How to Access Cataloged and Uncataloged Recordings
The University of North Texas Music Library owns and/or provides access to sound recordings in a wide variety of formats. These range all the way from cylinders and 78 rpm records to LPs, CDs, and streaming audio.
Please come to the service desk in the Audio Center to ask for help. If you have call numbers for recordings you need, a staff member can usually find them for you. Most of our recordings are available for checkout; exceptions are reserve items or very special items with non-circulating status. You are of course welcome to listen in the Audio Center. This is particularly helpful if you need to listen to an LP and you don't have a record player at home.
The CDs and many of the LPs in our general collection are listed in the online catalog. (Please visit our tutorial if you need more information about how to use the online catalog to customize your search for recordings or other music materials.) Many additional LPs are listed only in the card catalog in the Audio Center. Call numbers for CDs start with LPCD; call numbers for LPs start with LPZ. These are local call numbers created here at UNT, and they enable us to put the recordings in findable numerical order. They do not serve to classify the recordings, however. (We use Library of Congress call numbers to classify our music books and scores; the result is that similar items are on the shelves together.)
CDs from our general collection are housed in the Audio Center, but many of our recordings in older formats are in remote storage.

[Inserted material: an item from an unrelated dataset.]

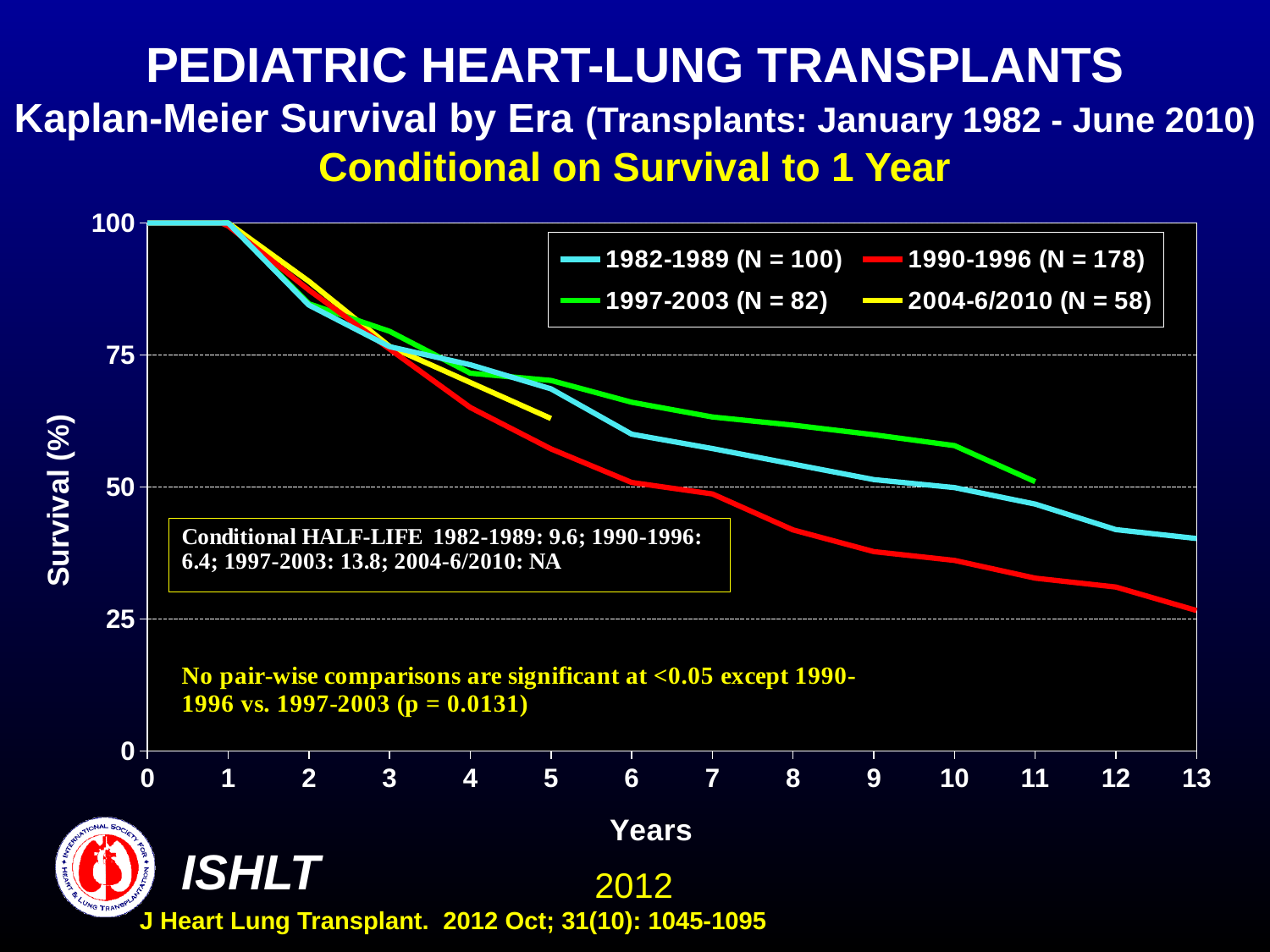
What is the N for the 2004-6/2010 era shown in the legend? 58 Is the survival value for the 1990-1996 era at 13 years greater or less than 50? less What is the difference between the N for 1990-1996 and the N for 1982-1989? 78 Which era has the largest N in the legend? 1990-1996 Do the survival curves rise or fall as years increase along the x axis? Fall How many series does the legend list? 4 Is the survival value for the 1997-2003 era at 10 years greater or less than 50? greater What is the N for the 1990-1996 era shown in the legend? 178 Which era has the smallest N in the legend? 2004-6/2010 What is the conditional half-life for the 1997-2003 era stated on the slide? 13.8 At 13 years, which era has the higher survival: 1982-1989 or 1990-1996? 1982-1989 What kind of chart is shown on the slide? Line chart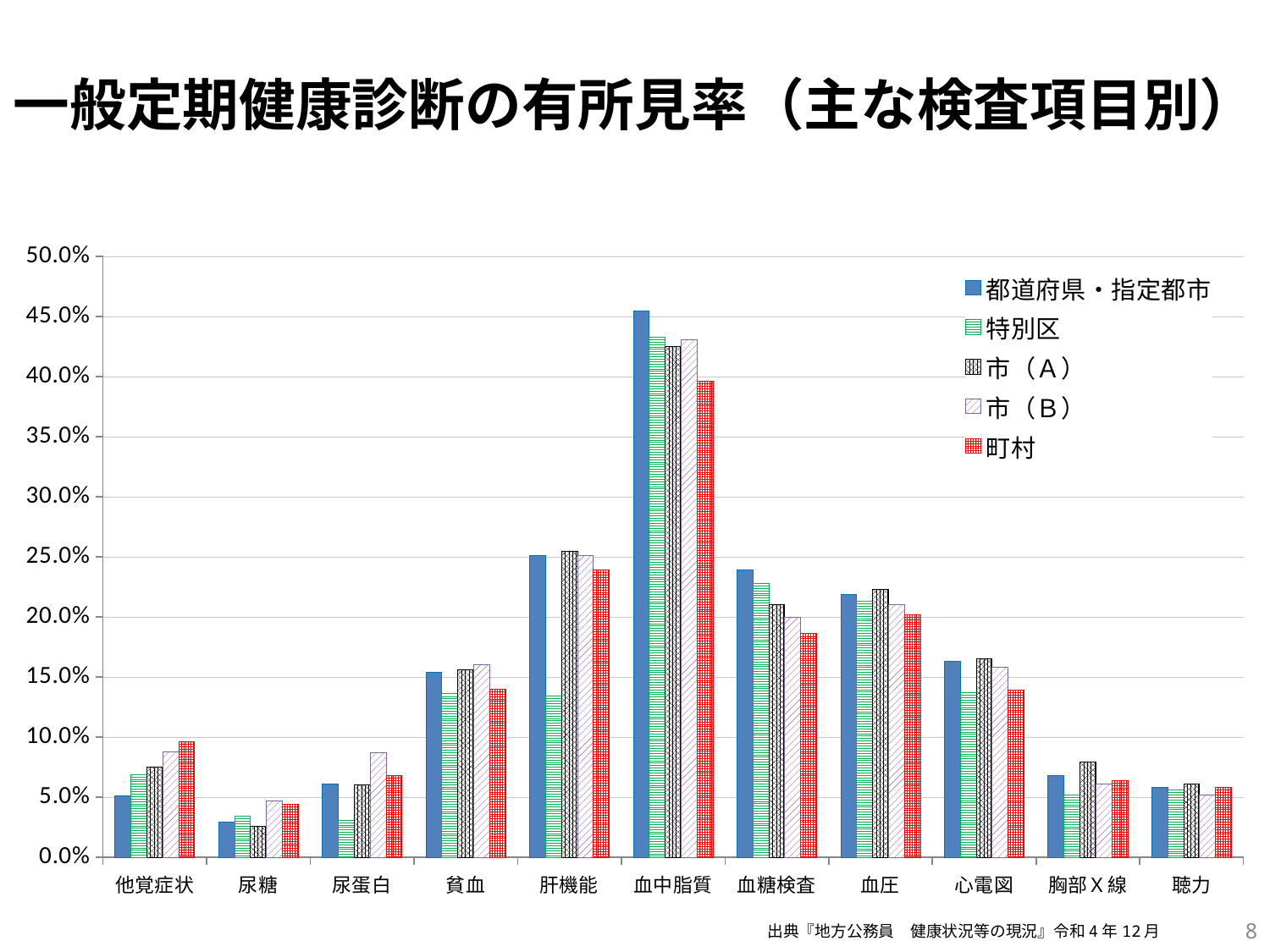
Is the value for 都道府県・指定都市 in 血中脂質 greater or less than 40.0%? greater Which category has the highest values across all series? 血中脂質 How many categories are shown on the x axis of the chart? 11 Is the value for 町村 in 血中脂質 greater or less than 35.0%? greater In 他覚症状, which is larger: the value for 町村 or the value for 都道府県・指定都市? 町村 What kind of chart is shown on the slide? bar chart How many series does the legend list? 5 Which series is shown in solid blue in the legend? 都道府県・指定都市 Is the value for 都道府県・指定都市 in 肝機能 greater or less than 20.0%? greater Which category has the lowest values across all series? 尿糖 In 心電図, which is larger: the value for 都道府県・指定都市 or the value for 特別区? 都道府県・指定都市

If your search results show the location of the item you need as remote storage, this means that it is not housed in the Audio Center and cannot be accessed immediately. To obtain it, please fill out the Library Materials Delivery Request Form. The library courier will then retrieve it from our remote storage facility and deliver it to the Music Library. This usually takes 24 hours or less during the week. You should receive an e-mail message when it has been delivered. In case you didn't get a message, however, you are welcome to phone the Audio Center at (940) 565-2857 and ask if the item has arrived, or just come by the Audio Center 24 hours after you submitted your request.
The 78 rpm records in our collection are kept in our remote storage facility and are not cataloged. Instead, they are shelved first by label and then by manufacturers' numbers. You may know of a specific 78 you need to listen to, or you may want to find out if there are 78s of certain pieces or certain performers. You can use various sources to identify specific 78s, such as the numerous discographies in our Music Reference collection. Also, we own an important source that cites virtually every 78 ever made, the Rigler and Deutsch Record Index, which we have on microfiche. If you need help identifying a 78 and finding out whether we own it, please consult Andrew Justice, Librarian for Audio and Digital Services. He can be reached at (940) 369-7061 or ajustice@library.unt.edu If we have a 78 you want to hear, we can play it for you.

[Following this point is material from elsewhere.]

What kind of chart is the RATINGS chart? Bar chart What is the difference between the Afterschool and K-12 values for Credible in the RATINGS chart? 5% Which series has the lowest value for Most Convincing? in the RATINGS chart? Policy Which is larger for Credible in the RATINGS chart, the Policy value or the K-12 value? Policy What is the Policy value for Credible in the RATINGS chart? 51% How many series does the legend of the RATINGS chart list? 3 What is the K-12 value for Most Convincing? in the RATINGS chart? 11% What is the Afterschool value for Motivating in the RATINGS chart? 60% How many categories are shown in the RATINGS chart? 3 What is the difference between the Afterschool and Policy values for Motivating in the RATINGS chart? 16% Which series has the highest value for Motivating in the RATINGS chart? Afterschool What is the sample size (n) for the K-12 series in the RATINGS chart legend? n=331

Many LPs in our special collections are in remote storage; they are not in the online or card catalogs. They are shelved by label and then by manufacturers' numbers, so that staff members can search for them. Therefore, if you know of a certain LP you need to listen to that is not in the online catalog and not in the card catalog in the Audio Center, please do not give up. It might well be in our special collections. If you need help finding out whether we own an LP that is not in the catalogs, please consult Andrew Justice at the above number or e-mail address. If you need help to determine whether an LP or CD of a certain piece or performer exists, you can consult any member of the Music Library full-time staff.